Technology & Science
Gulf Warzone GPS Blackout Disorients 1,000 Ships and Scrambles Civilian Flight Data
After US-Israeli strikes on 28 Feb 2026, sustained GPS/GNSS jamming and spoofing across the Gulf and Strait of Hormuz has blinded civilian receivers, leaving about 1,000 vessels and numerous commercial flights broadcasting false positions within a week.
Focusing Facts
- Kpler analyst Dimitris Ampatzidis says roughly 1,000 of the 2,000 vessels off the UAE and Oman have intermittently lost GPS since late Feb 2026.
- On 4 Mar 2026 Flightradar24 showed Air India flight AI121 over central Iran—an artefact the airline later proved was caused by spoofed ADS-B data, not an actual route deviation.

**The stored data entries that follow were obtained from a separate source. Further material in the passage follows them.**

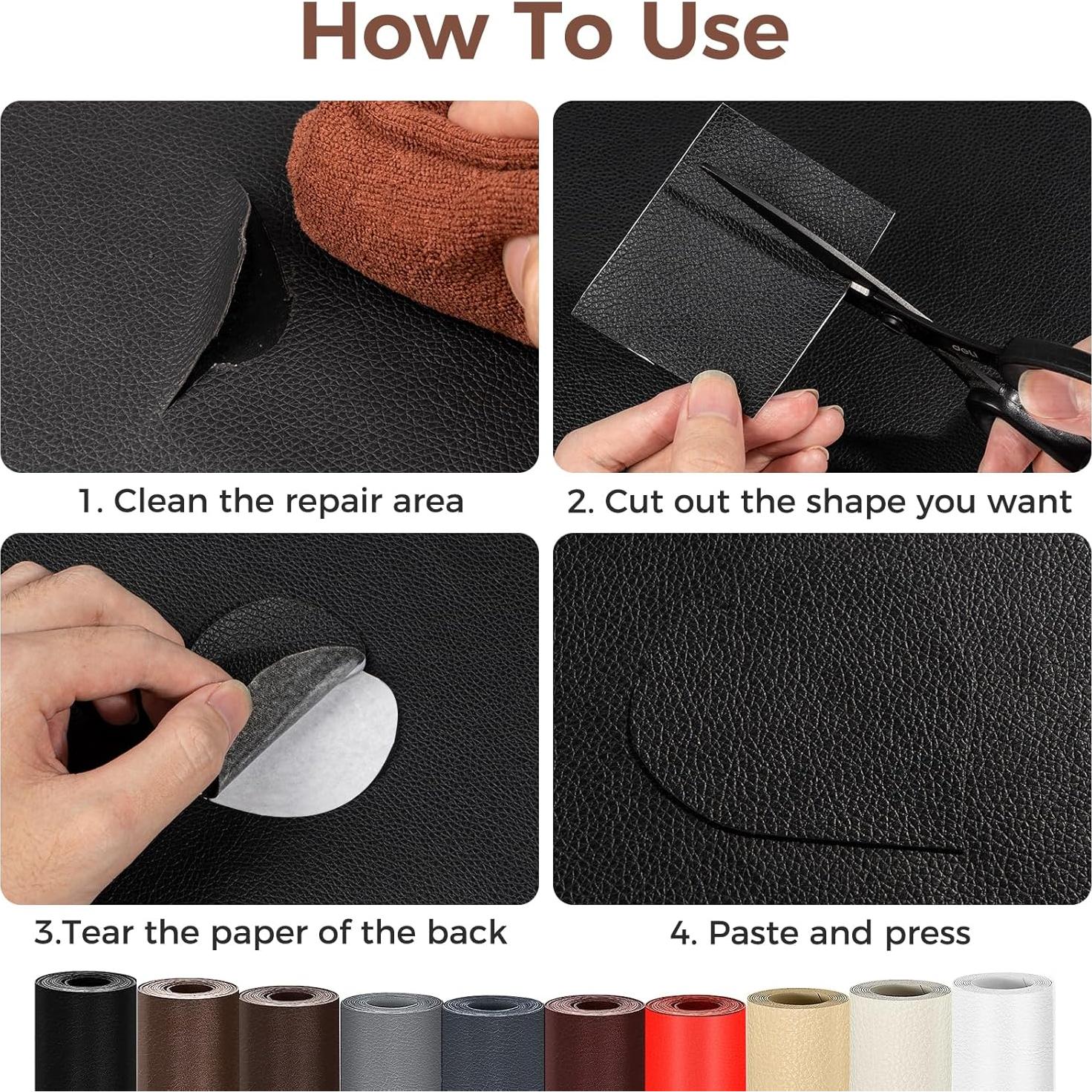 How To Use

1. Clean the repair area

2. Cut out the shape you want

3.Tear the paper of the back

4. Paste and press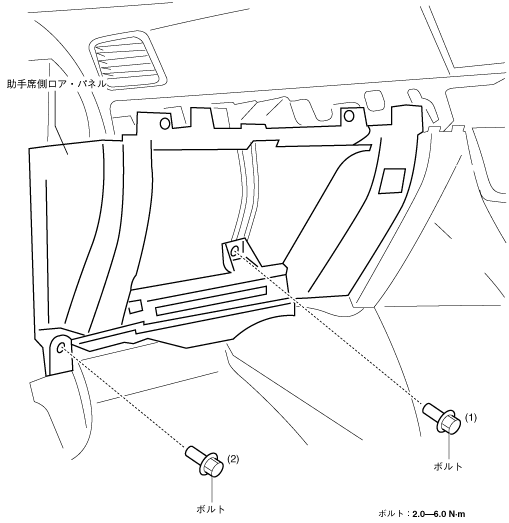 助手席側ロア・パネル

(1)

ボルト

(2)

ボルト

ボルト：2.0—6.0 N·m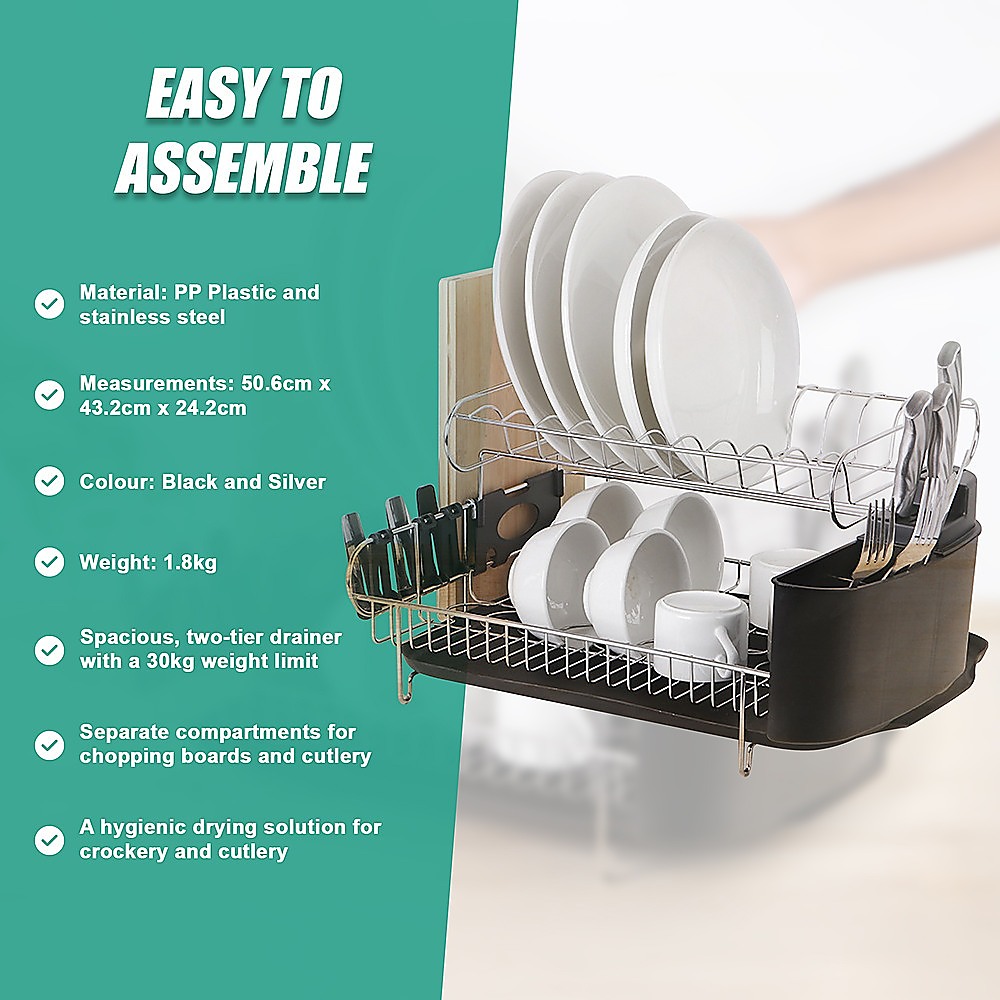 EASY TO ASSEMBLE

Material: PP Plastic and stainless steel

Measurements: 50.6cm x 43.2cm x 24.2cm

Colour: Black and Silver

Weight: 1.8kg

Spacious, two-tier drainer with a 30kg weight limit

Separate compartments for chopping boards and cutlery

A hygienic drying solution for crockery and cutlery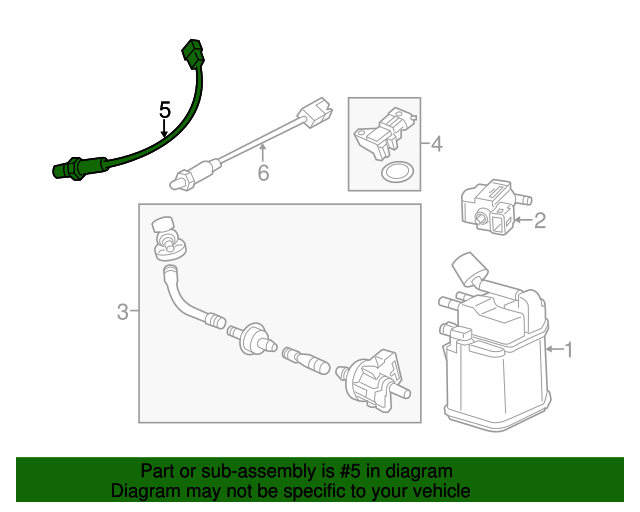 5
6
4
2
3
1
Part or sub-assembly is #5 in diagram
Diagram may not be specific to your vehicle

- Major international carriers temporarily halted or rerouted Middle-East services between 28 Feb and 5 Mar 2026 because of confirmed satellite-navigation interference over the UAE, Saudi Arabia and Oman.
Context
Electronic-warfare disruptions of civilian navigation echo Britain’s 1940 “Battle of the Beams,” when Luftwaffe radio-guidance signals were jammed to protect cities, and the 2014–23 Russian jamming around Crimea and Syria that regularly forced aircraft off course. The current episode highlights a longer arc: the 1990s faith in a U.S.–run, single-frequency civilian GPS is buckling under cheap, $100 jammers, prompting a global shift toward multi-constellation (Galileo, BeiDou, NavIC) and sensor-fusion (inertial, quantum magnetics) navigation. On a century scale, mass spoofing in one of the world’s busiest energy corridors signals how EW is democratizing, threatening not just military precision weapons but the civilian logistical bloodstream that modern economies assume to be fail-safe. If unfixed, this moment may be remembered the way the 1973 oil embargo exposed energy vulnerabilities—only now the weak point is space-based timing and positioning.
Perspectives
Right-leaning Indian media
e.g., OpIndia — Dismisses viral claims that an Air India jet violated Iranian air-space, framing them as a by-product of hostile GPS spoofing and stressing that Indian carriers rigorously avoid war-zones. Protects the national flag-carrier’s reputation and downplays broader aviation hazards; subtly positions India as technologically self-reliant while casting suspicion on Western control of GPS.
International wire-service & mainstream outlets republishing AFP reporting
e.g., Yahoo News, The Straits Times — Warn that massive GPS jamming and spoofing since US-Israeli strikes has left roughly 1,000 ships and some aircraft in the Gulf region effectively ‘blind,’ underscoring outdated civilian receivers and heightened navigational risk. Emphasises dramatic vessel counts and links the chaos to Western military actions, which can amplify a sense of crisis while giving limited weight to mitigation measures or commercial motives behind jamming.
Business-oriented US media
The Wall Street Journal — Portrays spreading ‘GPS dead zones’ as evidence the 1990s-era system is obsolete and highlights a wave of startups and defense firms racing to sell alternative navigation technologies. Frames the conflict-driven disruption chiefly as a market opportunity, foregrounding investment potential and US innovation while underplaying immediate safety and humanitarian implications.